Minister of Youth, National Service, Sport and Culture
- In office 2010 – 4 December 2012
- President: Hifikepunye Pohamba
- Prime Minister: Nahas Angula
- Preceded by: Willem Konjore
- Succeeded by: Jerry Ekandjo

Deputy Minister of Local and Regional Government, Housing and Rural Development
- In office 2005–2010
- President: Hifikepunye Pohamba
- Prime Minister: Nahas Angula
- Succeeded by: Jerry Ekandjo

Personal details
- Born: 6 July 1963 Maun, Bechuanaland Protectorate (now Botswana)
- Died: 17 August 2021 (aged 58) Windhoek, Namibia

= Kazenambo Kazenambo =

Namibian politician (1963–2021)

Kazenambo Kazenambo, commonly known as KK, (6 July 1963 – 17 August 2021) was a Namibian politician.

A member of SWAPO, Kazenambo was first elected to the 4th National Assembly of Namibia in 2005 and appointed deputy Minister of Local and Regional Government, Housing and Rural Development. In 2010 he was promoted to Minister of Youth, National Service, Sport and Culture and served until 2012. He was a member of SWAPO's politburo.

==Early life==

Kazenambo was born in Maun, Bechuanaland Protectorate (now Botswana), the son of Namibian refugees. He joined SWAPO in 1979, at the age of 16. Five years later in 1984, he travelled to Angola, where he received military training. In 1986, he joined the People's Liberation Army of Namibia, SWAPO's military wing, as a combatant. He fought with SWAPO until 1989, when negotiations ended the Namibian War of Independence. Prior to independence, he also worked as a journalist for the Namibia Press Agency (NAMPA) and the Voice of Namibia radio program. A year later, Namibia became independent and he moved to Namibia, the land of his family, where he became a journalist for Namibia Today, the official mouthpiece of the SWAPO Party.

==Political career==

Kazenambo joined government in 1992 and became an advisor to prime minister Hage Geingob in 1996. A longtime member of the SWAPO Party Youth League (SPYL), Kazenambo was a member of its central committee from 1991 to 2002.

Following the 2004 general election, president Pohamba appointed Kazenambo as the deputy Minister of Local and Regional Government, Housing and Rural Development behind John Pandeni. Prior to the 2009 elections, Kazenambo was placed 9th overall out of 72 spots on the SWAPO list for the National Assembly. Kazenambo was appointed Minister of Youth, National Service, Sport and Culture in 2010 and served in this position until a cabinet reshuffle on 4 December 2012. In 2014 he was appointed to SWAPO's politburo.

== Controversies ==

Kazenambo was known as a man of his words, never shy to offer his opinion. In January 2011, Windhoek police were called to separate Kazenambo and the manager of Hochland Park's Spar supermarket when the minister confronted the manager regarding his alleged mistreatment of black customers. Police removed Kazenambo from the store after a heated exchange which included allegations of racism. The cabinet minister had a similar incident at the airport in Munich, Germany.

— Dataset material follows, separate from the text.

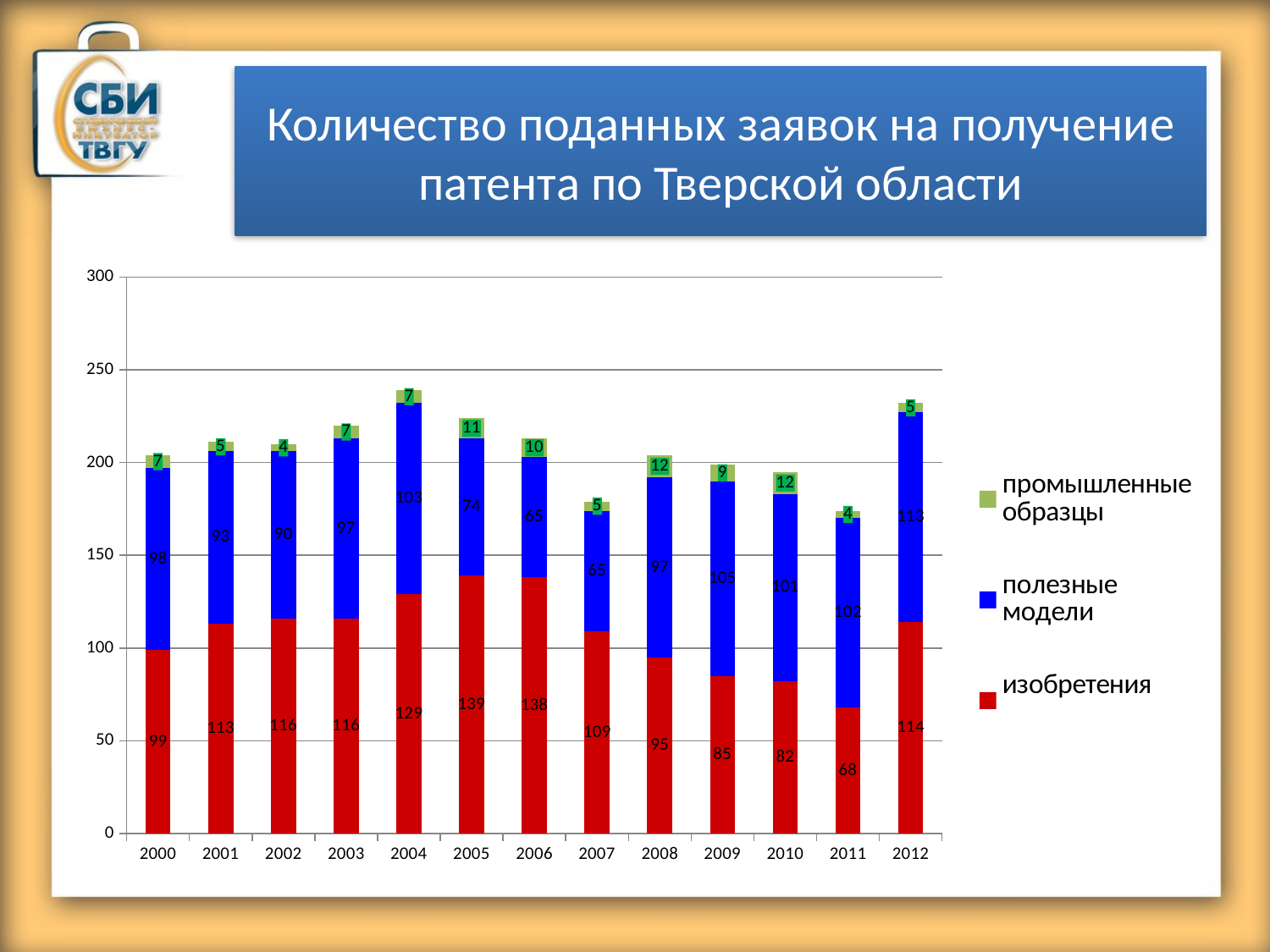
In which year is the value for изобретения the lowest? 2011 What kind of chart is shown on the slide? stacked bar chart Which series is shown in red? изобретения What is the total of the stacked bar for 2004? 239 In which year is the value for изобретения the highest? 2005 What is the value for полезные модели in 2004? 103 What is the value for изобретения in 2005? 139 How many series does the legend list? 3 What is the difference between the изобретения values for 2004 and 2011? 61 Which is larger: полезные модели in 2009 or полезные модели in 2006? 2009 How many years are shown on the x axis? 13 What is the value for промышленные образцы in 2008? 12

In November 2011, Kazenambo publicly accused journalist Jan Poolman of the Namibian Sun of "buffoonery of the highest order of a perverted mind" and of being a thief and added that "whites should not take reconciliation for granted [...] [w]e will grab farms if they push this matter. We will push the Constitution aside if they scratch too far. Mark my words, give us time ... if they continue, we'll also take some action to claim what is ours". The Namibian government was criticised for treating Kazenambo with kid gloves and not reprimanding him after the outburst.

Kazenambo was responding to an article written by Poolman that Kazenambo spent N$1.7 million instead of the budgeted N$1 million to send 65 delegates to collect the skulls of some of the victims of the Herero and Namaqua Genocide of 1904–1907 from Germany.

During an interview in February 2012 with The Namibian journalist Tileni Mongudhi, Kazenambo allegedly made a racist attack against his fellow ministers, calling them "stupid Owambos", and said that Ovambo people "are just like the Boers, worse because you are hungry and stupid". The interview apparently started on a cordial note until Mongudhi asked if Kazenambo was proudly acting "more of a Herero than a national representative" in relation to the delegation he led to Germany to retrieve Herero remains. Kazenambo then accused Mongudhi of being part of an "Owambo conspiracy" and seized his voice recorder. The recorder was then sent to another country to get its contents professionally erased before being returned to Mongudhi's lawyer.

==Private life==
Kazenambo descended from a family affected by the Herero and Namaqua genocide and was lobbying for German reparation payments. He had three children. Kazenambo died from post-COVID-19 complications in August 2021. He was buried at Okapuka north of Windhoek next to his great-grandfather.